Net income also rose, coming in at $28.9 million, or $0.15 per diluted share -- up from the $21.1 million, or $0.10 per diluted share, for the year-ago quarter.
Minus one-time items, the company said it took home a $0.16 per share profit. Wall Street analyst had expected a $0.15 per-share profit.
Moving forward, Red Hat provided Q3 revenue guidance to be in the range of approximately $187 million to $189 million.
How Red Hat does it
The growth of Red Hat's business is not necessarily a sign of renewed spending in the IT sector. Rather in Whitehurst's view, Red Hat's growth is coming by way of taking share from other operating system vendors.
"I would say we are seeing some signs of life out there as customers are talking a bit more about new projects," Whitehurst said. "But I don't think we actually saw that in new volume in the second quarter. I think it's mainly taking share still at this point."
For example, the current ownership status of Sun Microsystems is creating some opportunities for Red Hat in Whitehurst's view.
Oracle is trying to acquire Sun in a deal that is currently being held up by approvals in the EU. Sun's Solaris operating system is a rival to Red Hat Enterprise Linux.
"I think that any time there's change in a company like what's going on at Sun, it creates opportunity," Whitehurst said. "HP, IBM, and Dell are squarely focused on that opportunity and when there are replacements like that in many, if not most cases, Red Hat software is involved, so I would say that we are seeing some opportunity there."

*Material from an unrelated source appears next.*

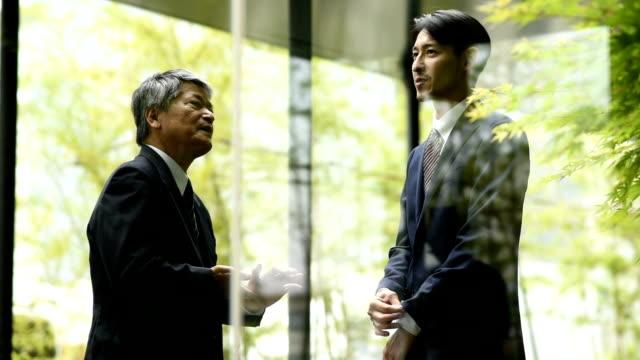 屋外のビジネスミーティング - ビジネスマン 日本人点の映像素材/bロール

It's not just Sun Solaris that Red Hat is winning customers from, but from other Linux distributions as well. Earlier this year, Whitehurst noted that Red Hat was beginning to make a committed effort to target free Linux users for conversion to paying enterprise Linux subscriptions. It's an effort that is now paying off, the company said.
Whitehurst noted that Red Hat struck two sizable free-to-paid deals during its second quarter.
"One of the free-to-pay deals was a multimillion dollar deal with a financial services customer," Red Hat CFO Charlie Peters said. "This customer chose to migrate back to Red Hat after using a competitor's Linux provided to them through free coupons." While Peters didn't disclose further details on the parties involved, the transaction may have been related to the Microsoft Novell agreement, which involves Microsoft reselling Linux through a coupon offer.
"This customer returned because our technology roadmap was clear and our value proposition is strong," he added.
Peters also said that Red Hat's other major free-to-paid deal was with a large technology company.
"This customer has attempted to support the software themselves but realized that they were incurring significant costs and risks to do so," he said. "They were able to achieve significant cost savings by buying Red Hat subscriptions and their CIO now sleeps more securely at night."